Stored items
• • • • • • •

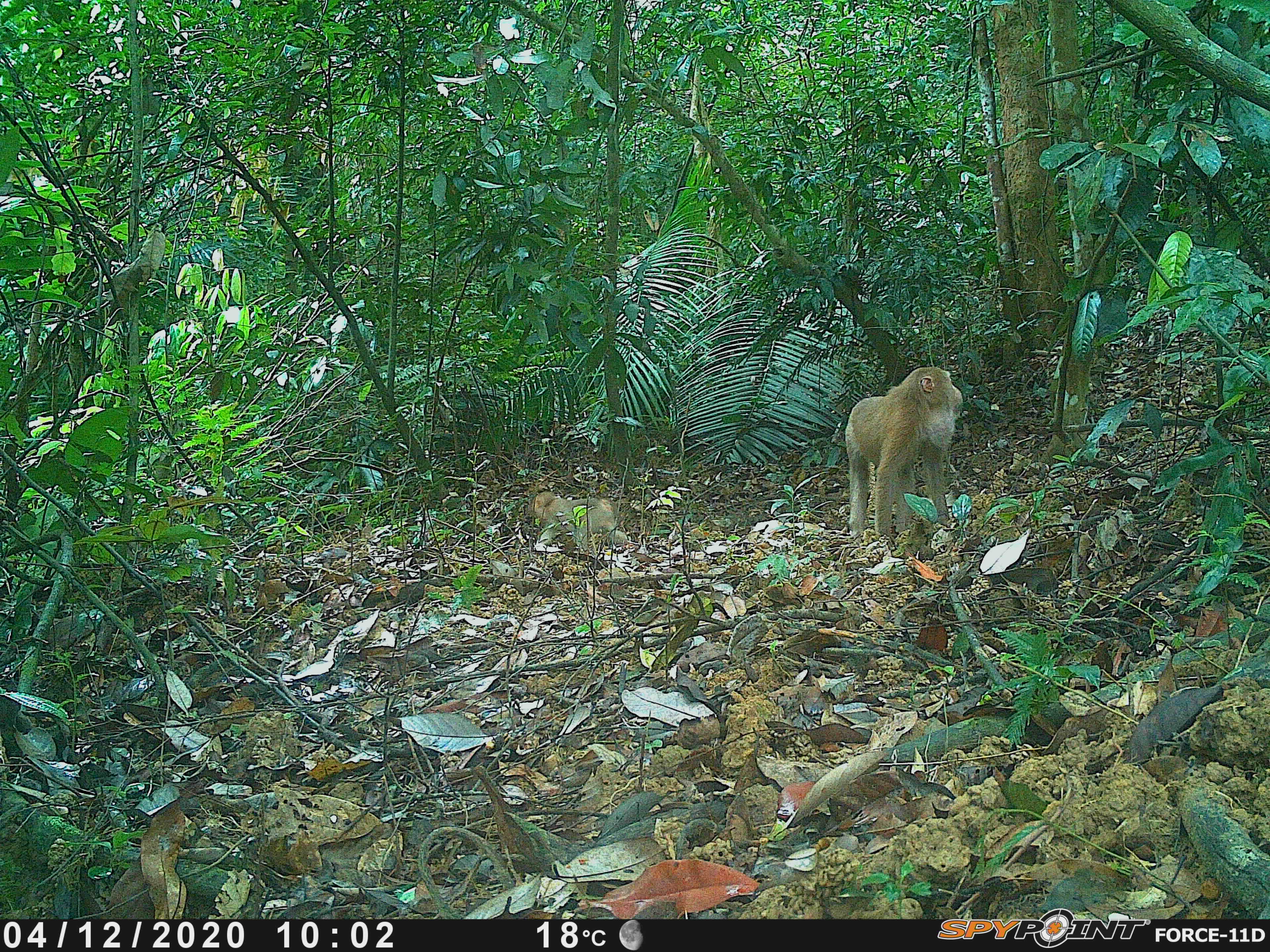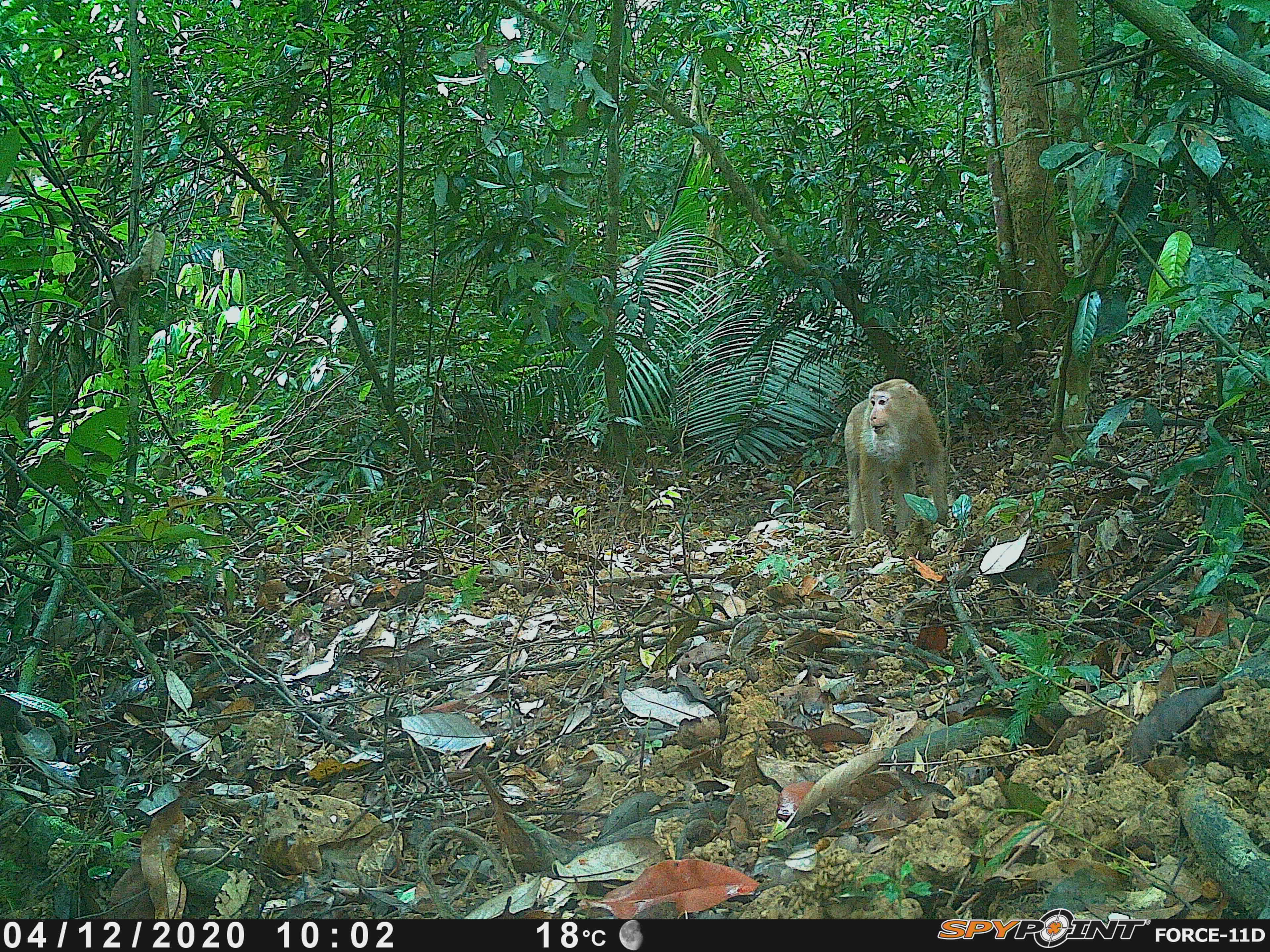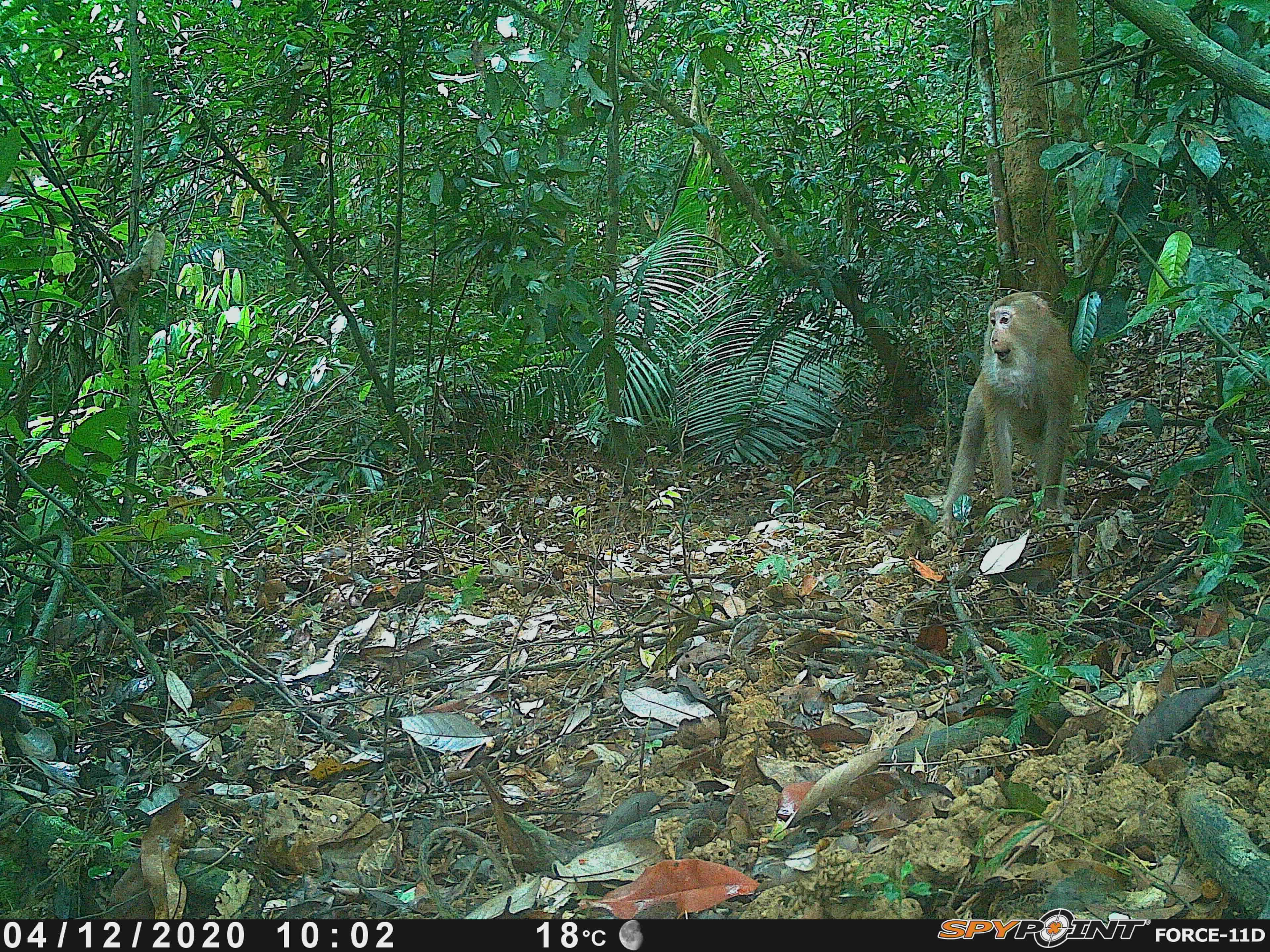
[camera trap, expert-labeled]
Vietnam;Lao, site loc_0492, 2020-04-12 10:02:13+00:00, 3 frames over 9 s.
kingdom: Animalia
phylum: Chordata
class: Mammalia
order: Primates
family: Cercopithecidae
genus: Macaca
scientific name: Macaca nemestrina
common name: pig-tailed macaque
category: pig tailed macaque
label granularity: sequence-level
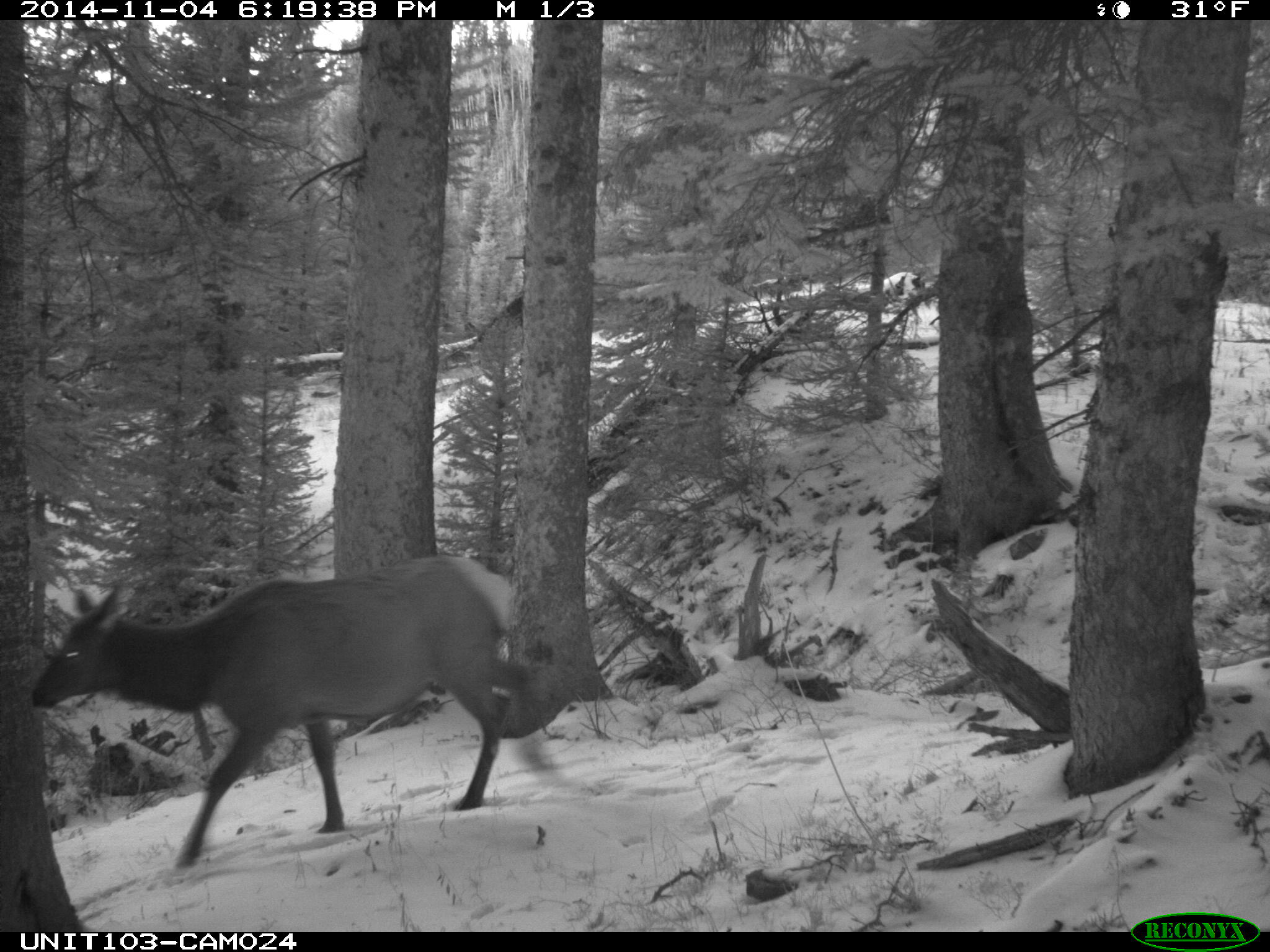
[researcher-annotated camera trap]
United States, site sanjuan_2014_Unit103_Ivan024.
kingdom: Animalia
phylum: Chordata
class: Mammalia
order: Artiodactyla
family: Cervidae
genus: Cervus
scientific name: Cervus elaphus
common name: red deer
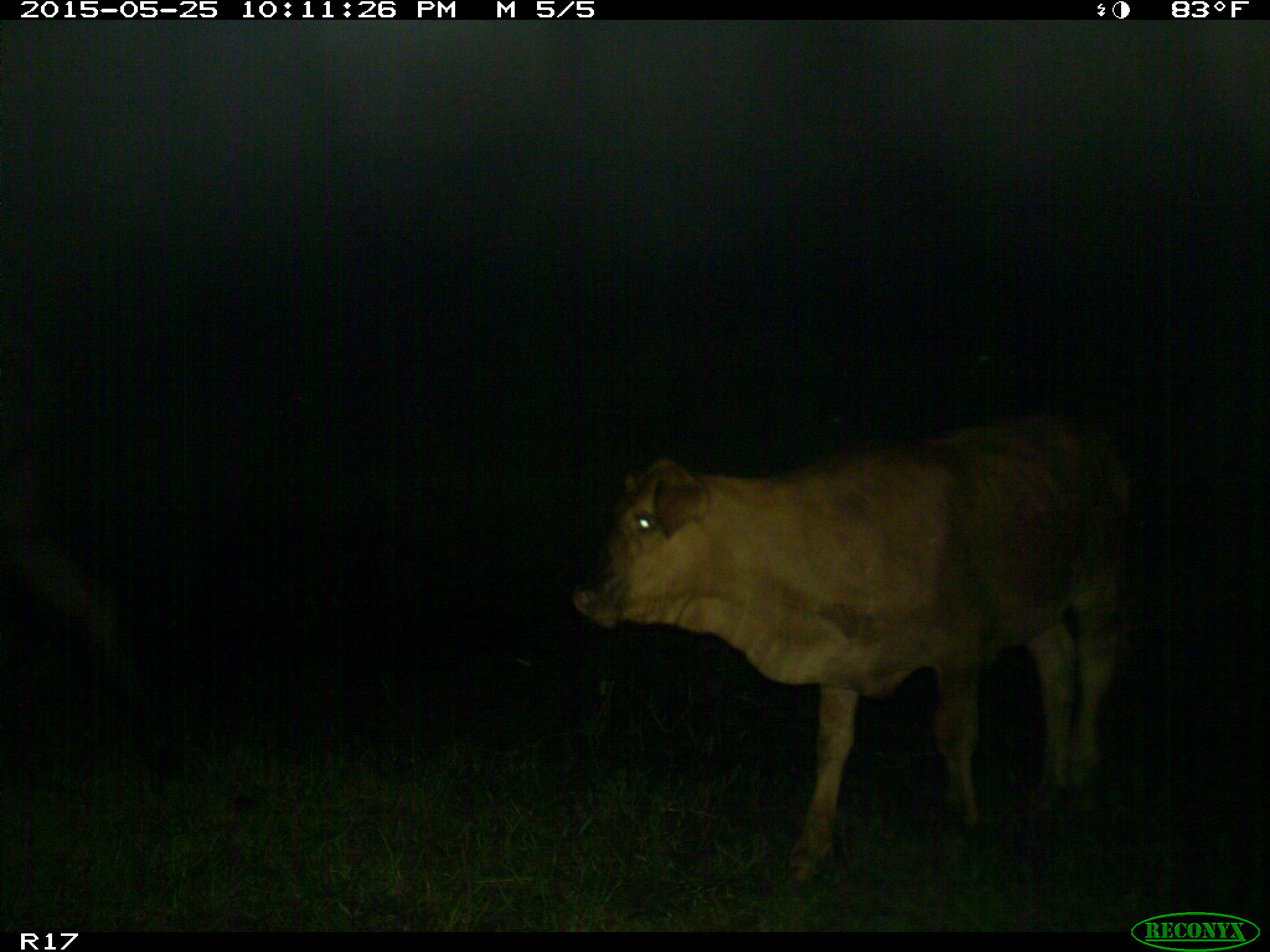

• • • • • • •

** EXERCISE INSTRUCTIONS **
Looking at the entries above, copy out every line in which "trap" occurs.

** SOLUTION FOR THIS EXERCISE **
[camera trap, expert-labeled]
[researcher-annotated camera trap]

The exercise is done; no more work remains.